«Всё с этим городом навек — и песня, и душа...» — написал поэт Михаил Дудин о городе, в котором он прожил полвека.

Этот город Ленинград, ныне Санкт-Петербург.

С Михаилом Александровичем интересно было ходить по городу. Он мог рассказать о домах, с виду не очень заметных, на которых нет мемориальных досок. Вот в этом доме был во время блокады госпиталь, а вот об этом доме Вадим Шефнер написал прекрасное стихотворение «Зеркало»...

Внимание поэта привлекали старые дворы, флюгера на крышах, остатки изящных решёток, которыми украшали прежде балконы и ворота. Всё, во что человек вложил мастерство и вдохновение, было дорого поэту.

Дудин участвовал в героической обороне Ленинграда, вместе со всеми изведал тяготы блокады. «...Меня шатало от голода, от горя, от тоски»,— вспоминал он спустя много лет после войны. Но во время войны и блокады старался писать так, чтобы его поэзия вселяла веру в победу и в торжество жизни на земле. В 1942 году Дудина приняли в Союз писателей прямо на фронте, под Ленинградом.

Задания ▸
1. Выпишите из текста о Михаиле Дудине отрывок, начиная со слов «Внимание поэта привлекали» и заканчивая словами «фронте, под Ленинградом.».
2. Найдите в записях все строки со словом «this» и перепишите их, учитывая регистр букв.
Текст о Михаиле Дудине и записи между собой никак не связаны.

Записи на пространственное мышление ▸
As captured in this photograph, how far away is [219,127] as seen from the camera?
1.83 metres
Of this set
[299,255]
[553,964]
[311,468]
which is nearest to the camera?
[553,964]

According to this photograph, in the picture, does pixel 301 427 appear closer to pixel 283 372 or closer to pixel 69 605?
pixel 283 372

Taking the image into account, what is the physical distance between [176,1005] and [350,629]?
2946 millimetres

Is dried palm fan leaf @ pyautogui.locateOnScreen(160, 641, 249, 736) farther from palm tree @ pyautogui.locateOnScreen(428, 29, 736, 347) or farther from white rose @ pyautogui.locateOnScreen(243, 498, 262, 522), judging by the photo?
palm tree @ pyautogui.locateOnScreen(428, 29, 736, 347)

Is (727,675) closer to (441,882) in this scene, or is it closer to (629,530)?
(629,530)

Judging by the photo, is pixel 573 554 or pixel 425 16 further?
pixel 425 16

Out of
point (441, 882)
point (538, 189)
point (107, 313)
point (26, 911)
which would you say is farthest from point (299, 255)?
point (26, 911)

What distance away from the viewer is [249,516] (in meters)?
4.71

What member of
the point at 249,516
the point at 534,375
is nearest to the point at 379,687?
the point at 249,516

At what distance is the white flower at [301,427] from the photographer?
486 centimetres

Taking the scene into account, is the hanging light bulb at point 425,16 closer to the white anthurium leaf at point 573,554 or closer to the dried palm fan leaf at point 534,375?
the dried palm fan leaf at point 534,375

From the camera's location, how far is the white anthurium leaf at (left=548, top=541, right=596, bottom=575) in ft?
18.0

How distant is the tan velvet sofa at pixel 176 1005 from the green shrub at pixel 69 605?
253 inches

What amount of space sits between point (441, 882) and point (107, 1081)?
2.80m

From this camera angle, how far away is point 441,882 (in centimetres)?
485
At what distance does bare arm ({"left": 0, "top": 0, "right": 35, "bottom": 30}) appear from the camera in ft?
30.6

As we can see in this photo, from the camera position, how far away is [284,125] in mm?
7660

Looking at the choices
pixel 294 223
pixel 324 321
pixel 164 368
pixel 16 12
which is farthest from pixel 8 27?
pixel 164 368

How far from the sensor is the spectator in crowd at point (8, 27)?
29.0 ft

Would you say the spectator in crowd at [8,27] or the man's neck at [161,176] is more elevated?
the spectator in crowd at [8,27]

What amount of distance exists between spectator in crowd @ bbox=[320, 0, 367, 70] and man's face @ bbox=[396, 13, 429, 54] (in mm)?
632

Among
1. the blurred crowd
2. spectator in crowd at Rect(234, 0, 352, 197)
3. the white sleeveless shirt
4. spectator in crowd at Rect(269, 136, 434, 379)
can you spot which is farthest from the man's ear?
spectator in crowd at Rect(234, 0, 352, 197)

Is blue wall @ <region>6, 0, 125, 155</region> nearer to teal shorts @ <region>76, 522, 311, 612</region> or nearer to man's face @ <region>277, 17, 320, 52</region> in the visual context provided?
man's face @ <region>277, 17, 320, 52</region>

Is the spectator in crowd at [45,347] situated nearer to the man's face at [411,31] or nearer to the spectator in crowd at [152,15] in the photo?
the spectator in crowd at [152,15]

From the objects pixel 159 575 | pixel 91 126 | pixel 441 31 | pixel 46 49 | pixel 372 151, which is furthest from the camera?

Ответы к заданиям ▸
1.
Внимание поэта привлекали старые дворы, флюгера на крышах, остатки изящных решёток, которыми украшали прежде балконы и ворота. Всё, во что человек вложил мастерство и вдохновение, было дорого поэту.

Дудин участвовал в героической обороне Ленинграда, вместе со всеми изведал тяготы блокады. «...Меня шатало от голода, от горя, от тоски»,— вспоминал он спустя много лет после войны. Но во время войны и блокады старался писать так, чтобы его поэзия вселяла веру в победу и в торжество жизни на земле. В 1942 году Дудина приняли в Союз писателей прямо на фронте, под Ленинградом.

2.
As captured in this photograph, how far away is [219,127] as seen from the camera?
Of this set
According to this photograph, in the picture, does pixel 301 427 appear closer to pixel 283 372 or closer to pixel 69 605?
Is (727,675) closer to (441,882) in this scene, or is it closer to (629,530)?
From this camera angle, how far away is point 441,882 (in centimetres)?
As we can see in this photo, from the camera position, how far away is [284,125] in mm?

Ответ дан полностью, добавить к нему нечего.